Reviews 2011
Reviews 2011
✭✭✭✭✩
music by Harvey Schmidt, book and lyrics by Tom Jones
directed by Joseph Ziegler
Soulpepper Theatre Company, Young Centre, Toronto
February 14-June 18, 2011
"Oh, so mellow"
The Fantasticks holds the record for the world’s longest-running musical--42 years beginning in 1960. Soulpepper’s new production provides a glimpse of why it should have been so successful. It’s an intimate, small-scale show with a big heart--funny, melancholy and poetic--and director Joseph Ziegler captures its mood of whimsy perfectly.
Based on a play, Les Romanesques (1894), by Edmond Rostand, author of Cyrano de Bergerac (1897), The Fantasticks is a kind of symbolic fairy-tale governed by theatrical magic. It’s like a musical version of Our Town that focusses on the young lovers of that play. Indeed, when Albert Schultz as the narrator/bandit El Gallo introduces the action, he functions exactly like the Stage Manager in Wilder’s play and uses the same knowing tone of voice he did in Soulpepper’s production of it.
Two feuding fathers, Huckleby (Michael Hanrahan) and Bellamy (William Webster), have built a wall between their adjoining properties supposedly to prevent their children from falling in love. Inevitably, Huckleby’s 20-year-old son Matt (Jeff Lillico) and Bellamy’s 16-year-old daughter Luisa (Krystin Pellerin) do just that and, when alone, frequently speak of their love to each other over the wall. Shades of Pyramus and Thisbe! Shades of Romeo and Juliet! Unlike Shakespeare, however, it is soon revealed that the fathers are, in fact, best friends, and have built the wall in order to encourage their children to fall in love, knowing that children will always do what is forbidden. Now that Luisa has come of age, the fathers’ problem is how to bring their stratagem to a conclusion. Their solution is to hire the bandit El Gallo to stage a kidnapping of Luisa, whom Matt will save while also winning faith in himself and her undying admiration. To aid in his plan El Gallo enlists the help of two ancient actors Henry (Oliver Dennis) and Mortimer (Michael Simpson) to act as his retinue of villains. While Act 1 focusses on the comedy of self-delusion in young love, Act 2 focusses on the discarding of illusion for reality. As “Try to Remember”, the show’s first song warns, “Without a hurt the heart is hollow”.

→ Data supplied:
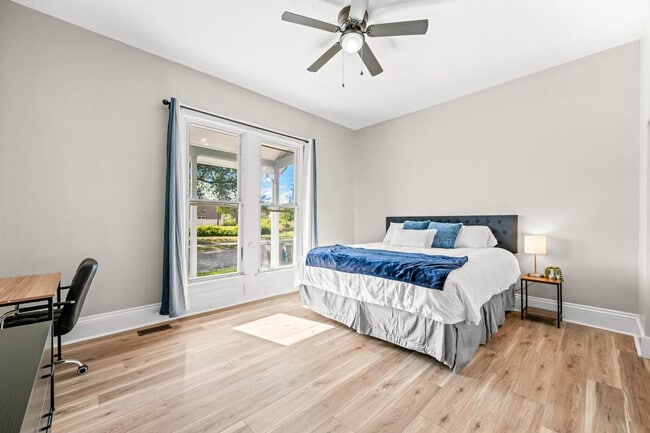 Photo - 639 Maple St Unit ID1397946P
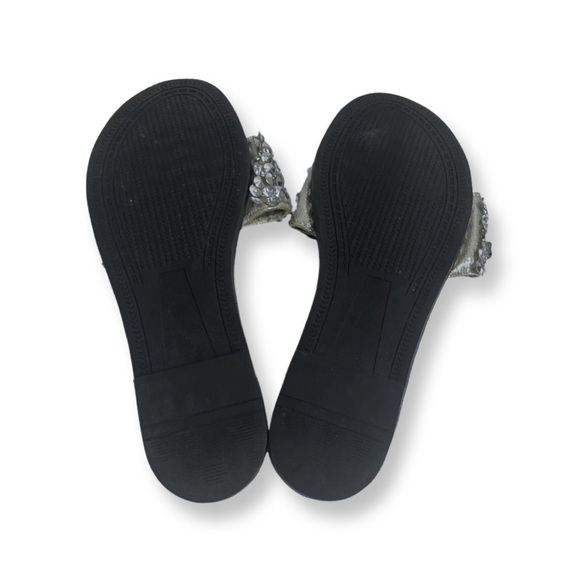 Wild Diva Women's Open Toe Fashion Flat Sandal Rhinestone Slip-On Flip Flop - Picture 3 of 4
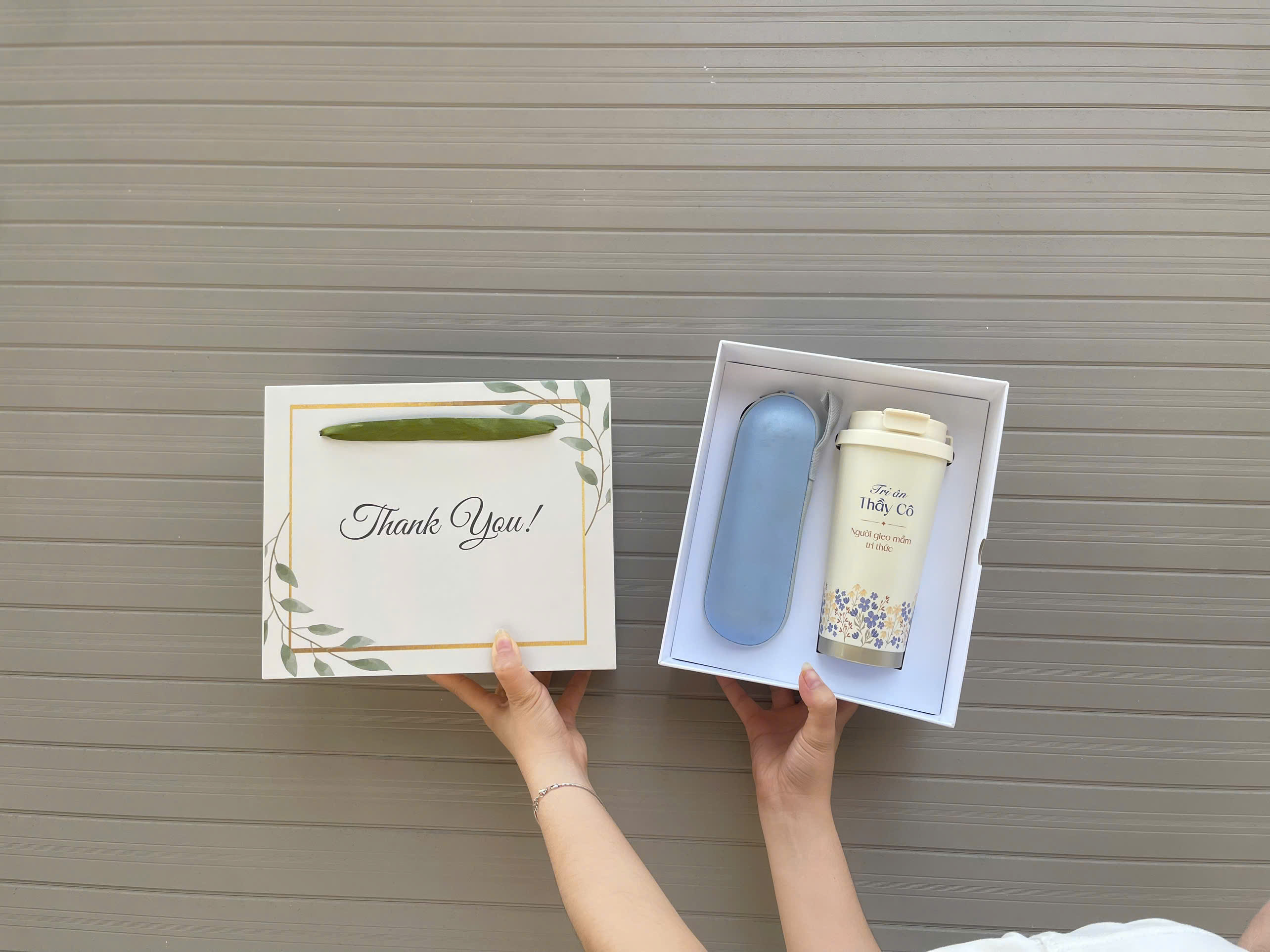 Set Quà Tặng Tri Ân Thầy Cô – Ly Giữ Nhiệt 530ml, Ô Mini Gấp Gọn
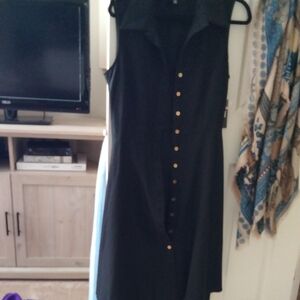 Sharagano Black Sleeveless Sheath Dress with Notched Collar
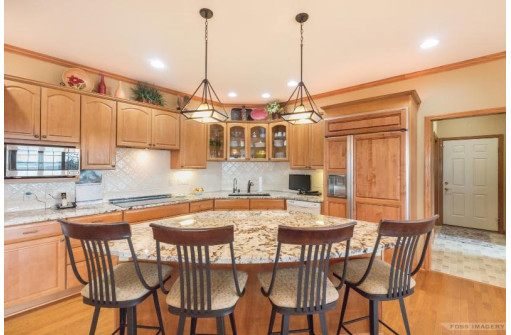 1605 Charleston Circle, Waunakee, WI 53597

==

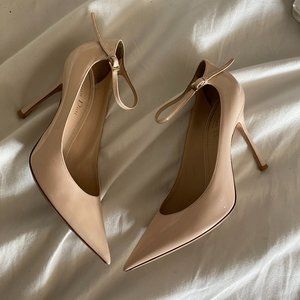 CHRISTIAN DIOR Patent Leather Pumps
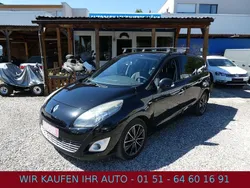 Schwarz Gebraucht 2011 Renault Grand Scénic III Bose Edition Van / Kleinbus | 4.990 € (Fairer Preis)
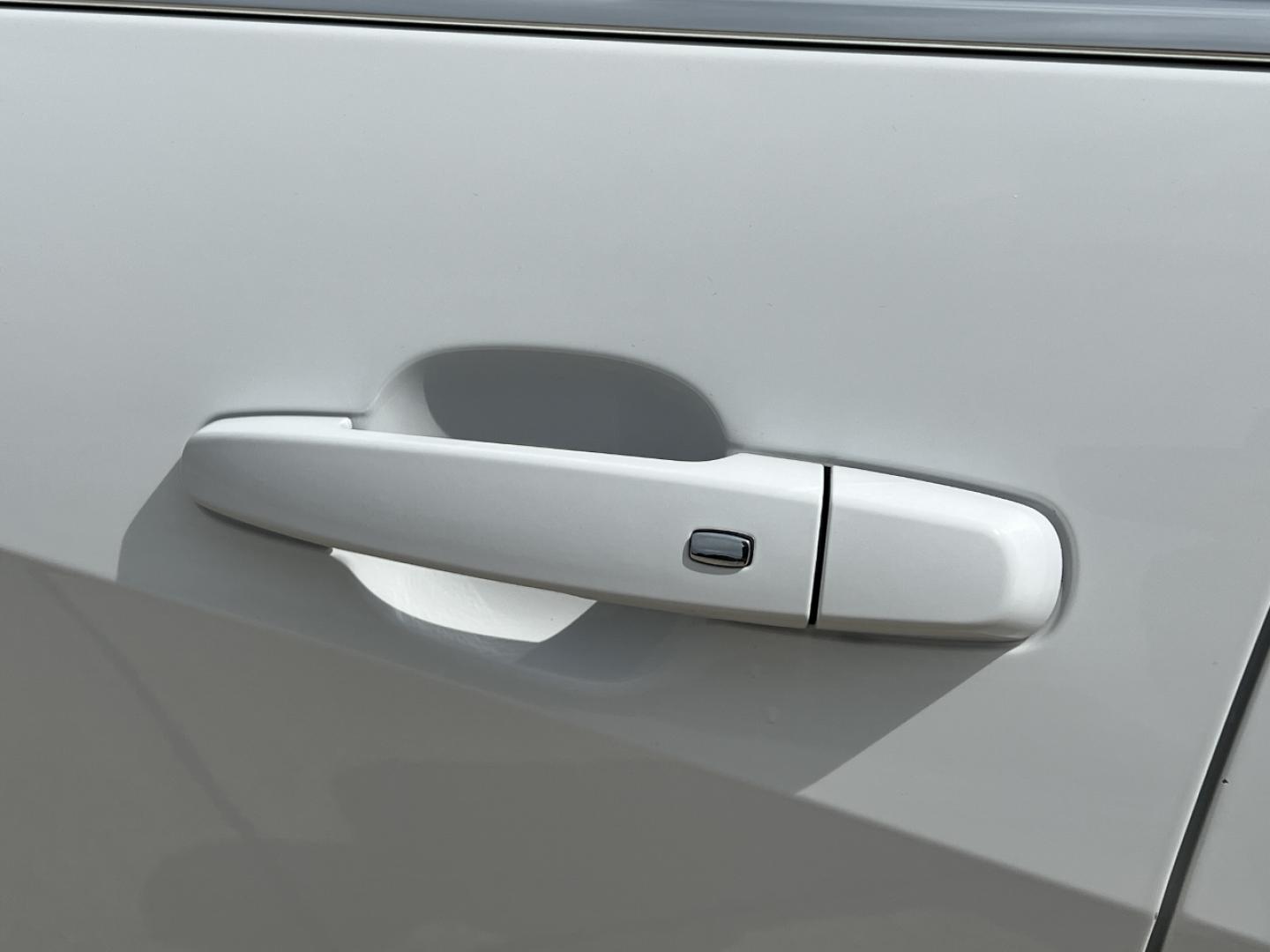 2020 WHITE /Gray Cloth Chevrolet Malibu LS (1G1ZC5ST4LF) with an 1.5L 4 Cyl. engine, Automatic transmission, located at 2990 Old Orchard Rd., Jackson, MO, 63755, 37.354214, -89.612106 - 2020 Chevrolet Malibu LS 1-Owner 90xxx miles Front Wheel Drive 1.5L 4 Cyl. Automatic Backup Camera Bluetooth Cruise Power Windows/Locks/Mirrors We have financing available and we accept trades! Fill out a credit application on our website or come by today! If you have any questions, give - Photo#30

→ Exercise instructions:
1) Lay out the part of the records that opens with the line containing "Photo - 639 Maple St Unit ID1397946P" and closes with the line containing "1605 Charleston Circle, Waunakee, WI 53597" as a numbered list, skipping blank lines and leaving out the pictures.
2) Proceed with the review of The Fantasticks from where it stops.
The review and the records have no connection to each other.

→ Task responses:
1)
1.  Photo - 639 Maple St Unit ID1397946P
2.  Wild Diva Women's Open Toe Fashion Flat Sandal Rhinestone Slip-On Flip Flop - Picture 3 of 4
3.  Set Quà Tặng Tri Ân Thầy Cô – Ly Giữ Nhiệt 530ml, Ô Mini Gấp Gọn
4.  Sharagano Black Sleeveless Sheath Dress with Notched Collar
5.  1605 Charleston Circle, Waunakee, WI 53597

2)
What characterizes the whole work is a sense of innocence and playfulness. This sense is reinforced by the utter simplicity of the staging. The piece has an orchestra of only two--piano (Lily Ling, on the night I attended) and harp (Erica Goodman). Christina Podubbiuk’s set consists of a patched front curtain that doesn’t quite cover the stage opening, a second worn curtain mid-stage, two towers of the three ladders each and various boxes and crates. The wall itself is played by a Mute actor (Derek Boyes), clad like a 19th-century circus member, who also plays a number of other object and weather phenomena. The effect is of a travelling theatre troupe putting on a play aimed at the young person inside each adult when he or she first experienced the joy and pain of love. It is utterly charming.
The show is well cast although the actors’ singing ability is variable. Albert Schultz reminds us with his fine rendition of “Try to Remember” what a fine singer he is and emphasizes the meaning of a song that can seem like a jumble of feminine rhymes. As El Gallo--masked, caped, bolero hatted--he shows a gleeful flair for physical comedy we haven’t seen for a long while. Jeff Lillico has proved his ability as a singer many times, most recently in the near-operatic role of Fabrizio in The Light in the Piazza last year. The role of Matt is not as difficult except for long-held notes which Lillico has fully mastered. He brings a youthful wonder to all his dialogue and songs, especially in the show’s other hit, “Soon It’s Gonna Rain”, which he makes sound brand new. Krystin Pellerin has a small, sweet voice, perfect for a 16-year-old girl, but she needs more volume and a more bell-like tone to carry off the coloratura figuration that Schmidt gives her. As a actor she makes the dreamy, impressionable Luisa completely believable.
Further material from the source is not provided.